25.27 Notice to the third party owners of property

Where the names and addresses of third party owners of property are known the official receiver should send them Form NTPG. Where the official receiver intends to obtain insurance on third party property Form NTPG should be amended accordingly.

25.28 Third party property – official receiver’s duty of care

Once the official receiver becomes aware that property belongs to, or is likely to belong, to a third party the statutory duty to protect may, in certain circumstances, be replaced by a common law duty of care in negligence, i.e. a duty to take reasonable care of the property until such time as it is claimed by the owner.

25.29 Insurance and third party property

The official receiver would not normally arrange insurance for third party property. Where the official receiver does not intend to obtain any insurance Form NTPG should be issued to third party owners of property informing them that insurance will not be obtained and the goods may be sold if not collected within 90 days, see paragraph 25.39 for further details.

25.30 When insurance on third party goods should be obtained

In those cases where there is a risk of public liability the official receiver should obtain public liability insurance. This includes those buildings where there is unlikely to be any surplus sale proceeds. The official receiver may wish to obtain insurance cover where the third party goods are valuable, where they are unable to contact the owner of the property or to obtain cover against any claim that they failed to exercise adequate care as a bailee.

25.31 How to obtain insurance

Where the premium is likely to be high the official receiver should discuss the matter with ORS Advice in advance. Further guidance on obtaining insurance is contained in chapter 14. The official receiver in obtaining insurance as trustee becomes or may become an involuntary bailee (see paragraph 25.37).

> **Data listing**:
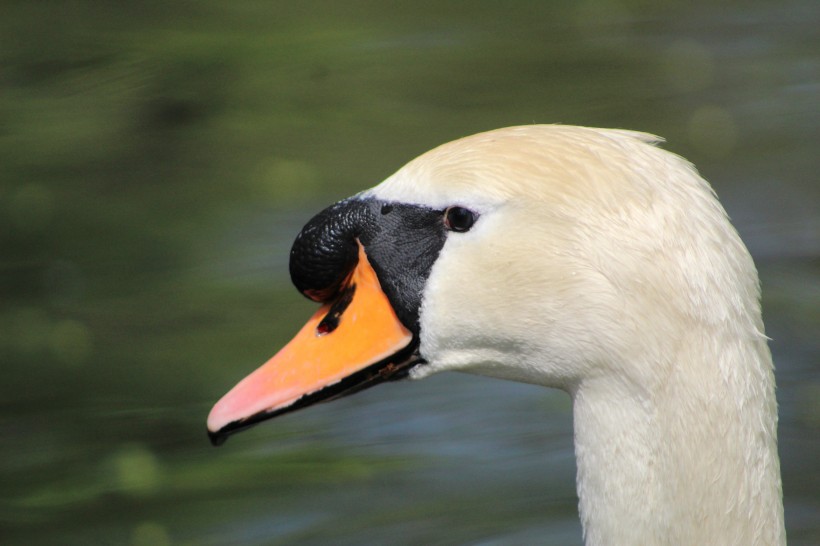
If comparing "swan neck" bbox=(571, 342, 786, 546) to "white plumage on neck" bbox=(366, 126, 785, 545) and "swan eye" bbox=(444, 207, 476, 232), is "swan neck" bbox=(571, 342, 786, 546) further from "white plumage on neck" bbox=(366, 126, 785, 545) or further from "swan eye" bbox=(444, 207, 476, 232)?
"swan eye" bbox=(444, 207, 476, 232)

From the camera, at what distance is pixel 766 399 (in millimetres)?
2652

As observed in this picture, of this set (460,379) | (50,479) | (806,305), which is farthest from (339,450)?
(806,305)

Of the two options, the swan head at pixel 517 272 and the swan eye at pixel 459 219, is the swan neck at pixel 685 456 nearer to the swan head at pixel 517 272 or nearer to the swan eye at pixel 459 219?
the swan head at pixel 517 272

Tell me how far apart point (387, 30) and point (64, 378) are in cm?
300

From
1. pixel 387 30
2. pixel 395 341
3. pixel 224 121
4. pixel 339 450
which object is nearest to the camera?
pixel 395 341

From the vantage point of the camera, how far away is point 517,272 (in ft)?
9.16

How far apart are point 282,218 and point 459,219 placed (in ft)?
11.4

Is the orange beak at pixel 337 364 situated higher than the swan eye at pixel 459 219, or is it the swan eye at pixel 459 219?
the swan eye at pixel 459 219

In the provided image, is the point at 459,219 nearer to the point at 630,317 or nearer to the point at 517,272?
the point at 517,272

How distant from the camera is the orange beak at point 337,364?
297 cm

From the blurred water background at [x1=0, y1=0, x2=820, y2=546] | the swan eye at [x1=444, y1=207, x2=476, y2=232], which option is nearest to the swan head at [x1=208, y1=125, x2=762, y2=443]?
the swan eye at [x1=444, y1=207, x2=476, y2=232]

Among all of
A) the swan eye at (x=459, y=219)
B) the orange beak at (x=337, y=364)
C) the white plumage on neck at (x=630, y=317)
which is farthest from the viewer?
the orange beak at (x=337, y=364)

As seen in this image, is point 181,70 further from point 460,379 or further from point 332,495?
point 332,495

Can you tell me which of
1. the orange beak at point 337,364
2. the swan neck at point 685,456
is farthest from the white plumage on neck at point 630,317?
the orange beak at point 337,364
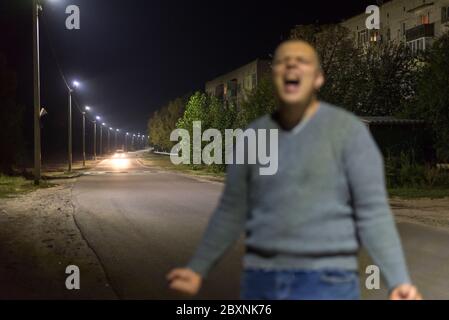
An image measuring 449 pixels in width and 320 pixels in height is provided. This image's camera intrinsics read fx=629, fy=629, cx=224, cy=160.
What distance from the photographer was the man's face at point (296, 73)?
2.54 meters

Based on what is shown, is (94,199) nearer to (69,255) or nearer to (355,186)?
(69,255)

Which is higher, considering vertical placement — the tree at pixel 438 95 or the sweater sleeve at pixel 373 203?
the tree at pixel 438 95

> **Challenges**:
[A] According to the third party property guidance, within how many days must uncollected goods be collected before they may be sold when no insurance is obtained?
[B] From the third party property guidance, set down the passage between "25.31 How to" and "(see paragraph 25.37).", inclusive.

> **Solutions to the tasks**:
[A] 90 days.

[B]
25.31 How to obtain insurance

Where the premium is likely to be high the official receiver should discuss the matter with ORS Advice in advance. Further guidance on obtaining insurance is contained in chapter 14. The official receiver in obtaining insurance as trustee becomes or may become an involuntary bailee (see paragraph 25.37).